La città non fu mai sottoposta ad un intervento urbanistico di matrice barocca che creasse un sistema policentrico e che assecondasse la ricerca della curva anche su scala urbana, pur tuttavia il carattere apparentemente antitetico di scenari urbani medievali e rinascimentali rapportati con i nuovi volumi barocchi facciate ha portato ad una sintesi architettonico-estetica efficace, dal forte carattere scenografico tipico del Barocco: palazzo Rivera e palazzo Centi, prestigiosa sede della Regione Abruzzo, si appropriano dello spazio urbano antistante creando un dialogo diretto esterno/interno grazie ad un sistema parietale di linee curve e di forme plastiche in movimento, che delegano alla simbologia dei preziosi dettagli scultorei (come la conchiglia, simbolo di rinascita) il messaggio ultimo insito nella poetica barocca.

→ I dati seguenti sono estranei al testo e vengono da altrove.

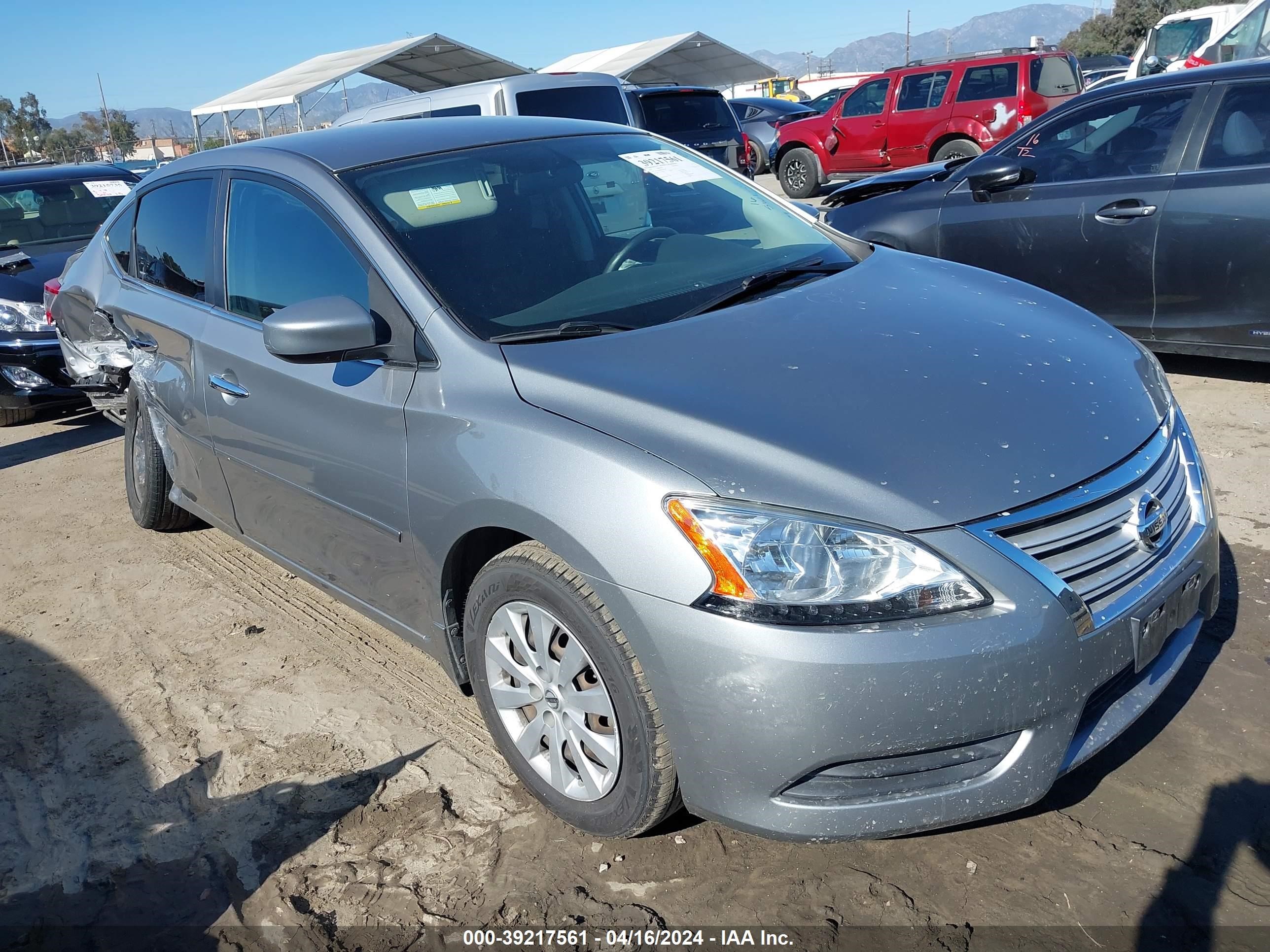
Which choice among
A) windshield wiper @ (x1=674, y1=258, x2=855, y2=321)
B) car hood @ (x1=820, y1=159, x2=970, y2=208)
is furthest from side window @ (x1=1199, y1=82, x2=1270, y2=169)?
windshield wiper @ (x1=674, y1=258, x2=855, y2=321)

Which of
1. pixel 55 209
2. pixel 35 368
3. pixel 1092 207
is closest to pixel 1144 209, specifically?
pixel 1092 207

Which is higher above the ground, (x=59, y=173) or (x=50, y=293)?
(x=59, y=173)

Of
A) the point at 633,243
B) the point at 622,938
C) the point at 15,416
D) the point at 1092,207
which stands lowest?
the point at 622,938

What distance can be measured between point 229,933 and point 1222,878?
2212 mm

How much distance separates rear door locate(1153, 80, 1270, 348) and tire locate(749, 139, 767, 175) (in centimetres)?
1386

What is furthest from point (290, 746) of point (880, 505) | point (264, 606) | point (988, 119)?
point (988, 119)

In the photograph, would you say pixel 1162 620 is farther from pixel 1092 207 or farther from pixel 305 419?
pixel 1092 207

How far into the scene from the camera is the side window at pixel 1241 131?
4816 millimetres

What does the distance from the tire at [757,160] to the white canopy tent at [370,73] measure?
776 cm

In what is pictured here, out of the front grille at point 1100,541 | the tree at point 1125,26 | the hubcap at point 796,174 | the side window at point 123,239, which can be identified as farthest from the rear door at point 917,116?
the tree at point 1125,26

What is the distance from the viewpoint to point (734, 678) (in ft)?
6.72

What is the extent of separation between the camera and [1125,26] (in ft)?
185

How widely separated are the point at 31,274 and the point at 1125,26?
62820 mm

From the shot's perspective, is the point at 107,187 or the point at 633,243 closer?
the point at 633,243
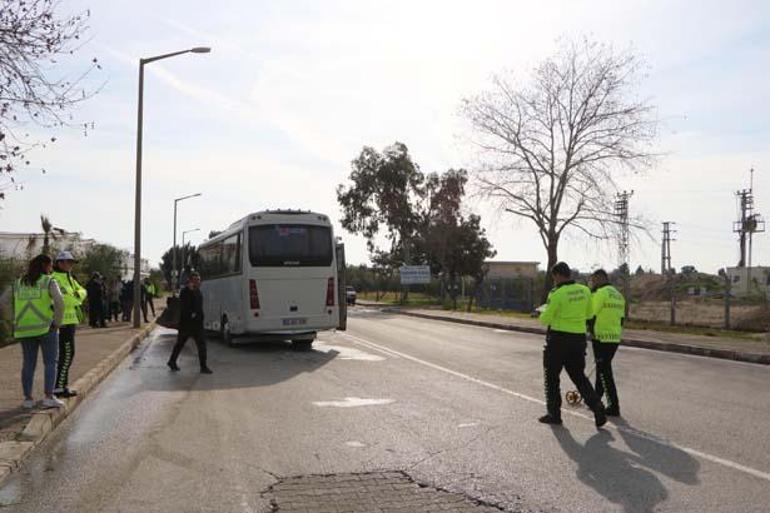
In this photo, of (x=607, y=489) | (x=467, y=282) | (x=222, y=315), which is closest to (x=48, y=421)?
(x=607, y=489)

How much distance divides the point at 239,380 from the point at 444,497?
7656 mm

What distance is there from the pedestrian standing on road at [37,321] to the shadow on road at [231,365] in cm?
282

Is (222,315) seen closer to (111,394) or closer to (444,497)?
(111,394)

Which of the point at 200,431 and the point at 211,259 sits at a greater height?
the point at 211,259

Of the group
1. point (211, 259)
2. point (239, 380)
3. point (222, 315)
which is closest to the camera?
point (239, 380)

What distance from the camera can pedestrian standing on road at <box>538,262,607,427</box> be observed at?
870 cm

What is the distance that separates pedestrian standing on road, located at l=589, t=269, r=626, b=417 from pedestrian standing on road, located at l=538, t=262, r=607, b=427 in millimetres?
645

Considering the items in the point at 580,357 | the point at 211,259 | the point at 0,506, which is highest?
the point at 211,259

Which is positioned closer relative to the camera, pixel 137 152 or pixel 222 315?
pixel 222 315

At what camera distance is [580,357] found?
873 cm

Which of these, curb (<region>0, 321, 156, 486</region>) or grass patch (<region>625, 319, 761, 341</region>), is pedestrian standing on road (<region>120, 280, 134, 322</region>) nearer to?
curb (<region>0, 321, 156, 486</region>)

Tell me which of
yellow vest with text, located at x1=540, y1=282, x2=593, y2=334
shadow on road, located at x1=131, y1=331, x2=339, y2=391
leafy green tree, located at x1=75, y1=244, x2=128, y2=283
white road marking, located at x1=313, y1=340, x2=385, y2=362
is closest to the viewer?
yellow vest with text, located at x1=540, y1=282, x2=593, y2=334

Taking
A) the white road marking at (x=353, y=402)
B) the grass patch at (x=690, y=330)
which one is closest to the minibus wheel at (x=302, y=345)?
the white road marking at (x=353, y=402)

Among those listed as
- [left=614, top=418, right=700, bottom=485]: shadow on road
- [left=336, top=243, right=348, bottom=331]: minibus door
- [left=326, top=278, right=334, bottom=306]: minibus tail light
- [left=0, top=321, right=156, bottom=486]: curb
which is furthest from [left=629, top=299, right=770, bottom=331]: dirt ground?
[left=0, top=321, right=156, bottom=486]: curb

Per quanto riguarda l’architettura ecclesiastica, oltre alla chiesa di Sant’Agostino di sapore manierista, è la superba S. Caterina l’opera esemplare aquilana che invera le peculiarità del Barocco: la chiesa invade lo spazio esterno proiettandosi in esso tramite forme concave e convesse, prorompenti aggetti come le volute diagonali dei capitelli di ordine tuscanico su colonne a tutto tondo che creano un ritmo vigoroso di luci ed ombre; l’interno presenta una perfetta fusione tra spazio longitudinale e centrale grazie alla pianta ellittica inscritta in un rombo allungato. L’ovale centrale si staglia in alto riproponendosi nella cupola che termina con piccola lanterna, oggi purtroppo crollata, realizzando così “l’infinitizzazione” del finito grazie alla conciliazione simbolica tra terra e cielo, immanente e trascendente. Fra le cupole più prestigiose che si stagliavano sul profilo della città, come mantelli gonfi pronti a proteggere la popolazione, svettavano quella della Basilica di Collemaggio, quella di Santa Maria di Paganica e quella attribuita al Valadier, che ricopriva il transetto della chiesa barocca di Santa Maria del Suffragio, ora simbolo iconografico assurto ad icona stessa della città ferita al cuore.

Anche oggi, dopo la tremenda catastrofe del terremoto del 6 aprile 2009, avvenuta alle 3.32 in piena notte e durata 22 lunghissimi secondi, noi dobbiamo avere la consapevolezza di far parte di questa lunga storia che ha costituito la città e che non è storia passata: è la nostra storia, la grande storia di ciascuno di noi che ancora ci caratterizza, ci definisce e, soprattutto, ancora ci chiama. Tutto questo qui, una volta così intimamente assaporato, è l’ombra di un altrove, fuori d’ogni spazio e tempo, che risiede dentro di noi. La storia si moltiplica in un infinito presente, tutto è mirabilmente connesso e intrecciato.

Da quella notte spesso mi vengono alla mente quei versi della Venezia salva di Simone Weil che amo tanto perché parlano di opportunità, di redenzione, di possibilismo, di tenerezza: “Stasera è ancora felice la splendida città;/per una sera ancora fiero e intatto il suo popolo./La ricopre quest'ultimo sole con i suoi raggi/e se sapesse certo si fermerebbe per pietà”.

Perché i luoghi come L'Aquila devono continuare ad avere questa caratteristica: non stare fermi ma, come le navi, continuare il loro viaggio in avanti, per mostrare il carattere cosmopolita che si genera in chi li vive. Non dobbiamo dunque sperimentare solo una logica di nostalgica commiserazione, giacché questa favorisce una perdita di sostanza dei luoghi, ma piuttosto di coinvolgimento, di mo-vi-men-to affinché il linguaggio della nostra città, attraverso la ricostruzione, torni ad essere un linguaggio di mobilità - fisica e fantasticata - che alluda con ieratica fermezza allo scambio, al contatto, alla conoscenza reciproca, alla bellezza.